Tiroid fırtınası tablosunun kişilerin fizyolojik yapısıyla birlikte psikolojik durumunu da etkilediğinin altını çizen Prof. Dr. Erhan Ayşan, “Bu hastalarda duygusal bozukluklar, depresyon (içe kapanma) ya da sinirlilik (anksiyete) de görülebilir. Yıllardır tanıdığınız, kişisel özelliklerini, huylarını bildiğiniz birinin davranışlarında değişiklikler olması, sizinle paylaşımlarını azaltması ya da tam tersine gereksiz şeylere kızıp sinirlenmesi de tiroid fırtınasını düşündüren unsurlar arasındadır” diye konuştu.
"ŞİKÂYETLER BAŞLAR BAŞLAMAZ HEKİME BAŞVURULMALI"
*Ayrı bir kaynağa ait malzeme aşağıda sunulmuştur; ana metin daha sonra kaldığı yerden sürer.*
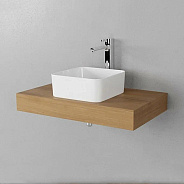 Столешница Velvex Unit 80, дуб французский (st.UNI.80-67)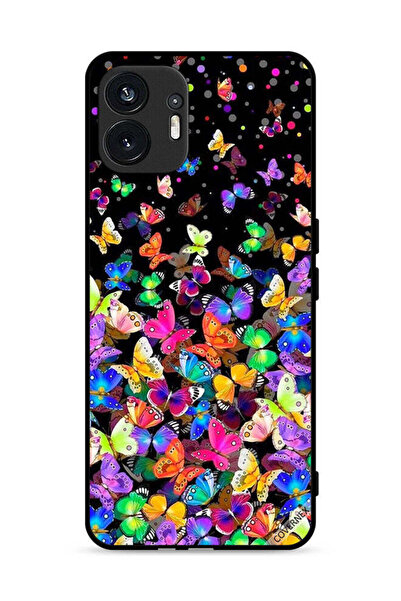 Covernex Nothing Phone (2) 5G Protective Case Cover Small Butterflies
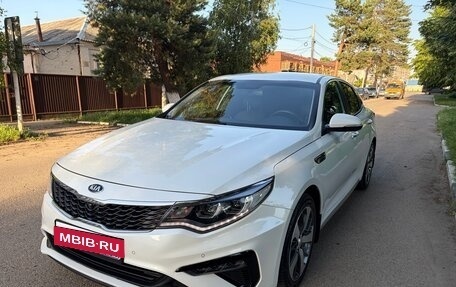 KIA Optima IV, 2019 год, 2 090 000 рублей, 2 фотография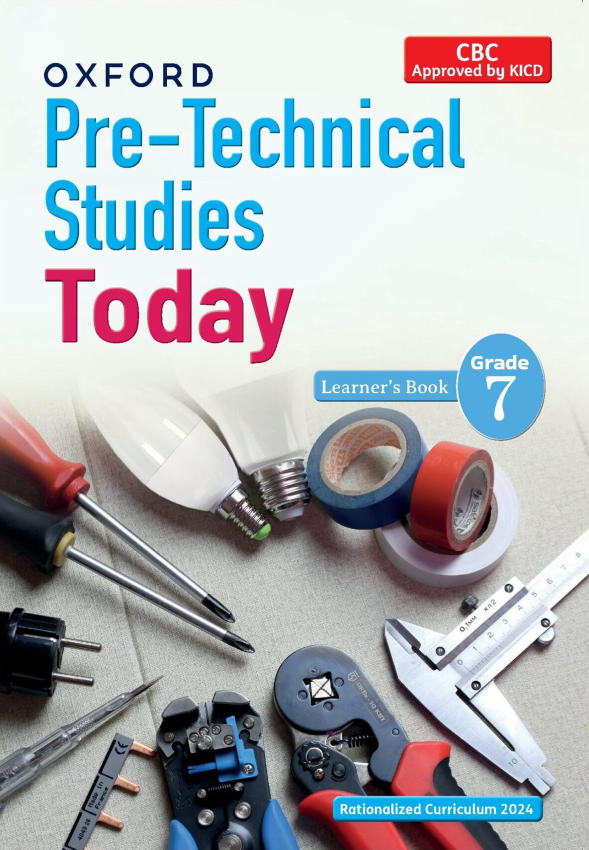 Oxford Pre-Technical Grade 7 (Rationalised)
Tiroid fırtınası tanısının laboratuvar testleriyle konulabileceğini söyleyen Prof. Dr. Ayşan, tanıda yapılabilecekler konusunda şu bilgileri verdi:
“Öncelikle şikâyetler ortaya çıkınca mutlaka bir sorunun varlığının şüphe edilerek hekime başvurmak gerekir. Yapılan laboratuvar incelemelerinde T3 ve T4 hormonlarının çok yüksek bulunması, TSH hormonunun düşük olmasıyla tanı konulur. Bununla birlikte hastaya mutlaka tiroid ultrasonu yapılmalıdır. Tiroid bezinin tamamı hızlı çalışıyor olabilir ya da tiroid bezinde çok çalışan bir nodül vardır ve hastalığın nedeni bu nodüldür. Ultrasonla birlikte tüm bilgilere ulaşılabilir. Dolayısıyla hem hastalığın nedeni, hem de tedavi yöntemi hakkında bilgi vereceği için ultrason mutlaka yapılması gereken bir tanı yöntemidir.”
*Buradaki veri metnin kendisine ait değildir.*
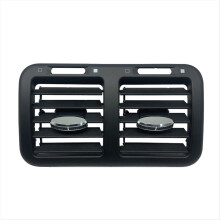 Rear Center Console Air Vent Cover for Quattroporte 2004-2012 Grancabrio 2010-2019 GranTurismo 2007-2010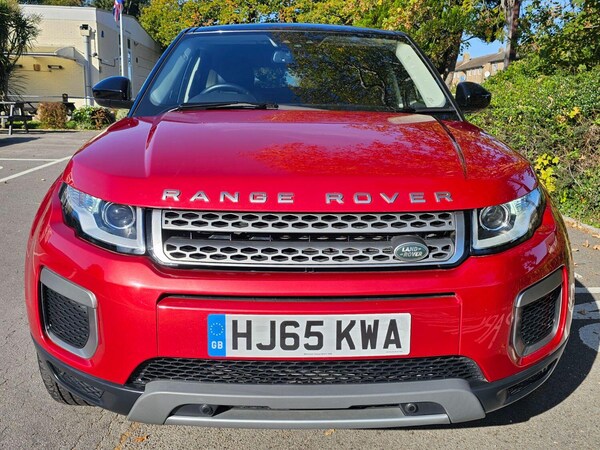 Used Land Rover Range Rover Evoque 2015 for sale - 76225303: Photo 4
"ERKEN TANI ORGAN HASARLARINDAN KORUR"
Tiroid fırtınasında tedavinin ilk basamağını ilaçların oluşturduğunu sonraki süreçlerde de tedavide farklı seçenekler uygulanabileceğini söyleyen Prof. Dr. Erhan Ayşan, “Elimizde tiroidden salgılanan hormonları bloke edecek güvenilir ilaçlarımız var. Bunların doğru dozlarda başlanması birkaç gün içinde hastayı rahatlatacağı gibi, iç organları da fırtınanın etkilerinden korur. Daha sonraki süreçte tedaviye ilaçla, radyoaktif iyotla (atom tedavisi) ya da ameliyatla devam edilebilir. Bu seçeneklerden hangisinin uygulanacağına endokrin uzmanı karar vermelidir. Tiroid fırtınası tekrarlayabildiği ve bu nedenle ilk tanı aşamasında doğru bir tedavi başlanmalı ve takipler aksatılmamalıdır” dedi.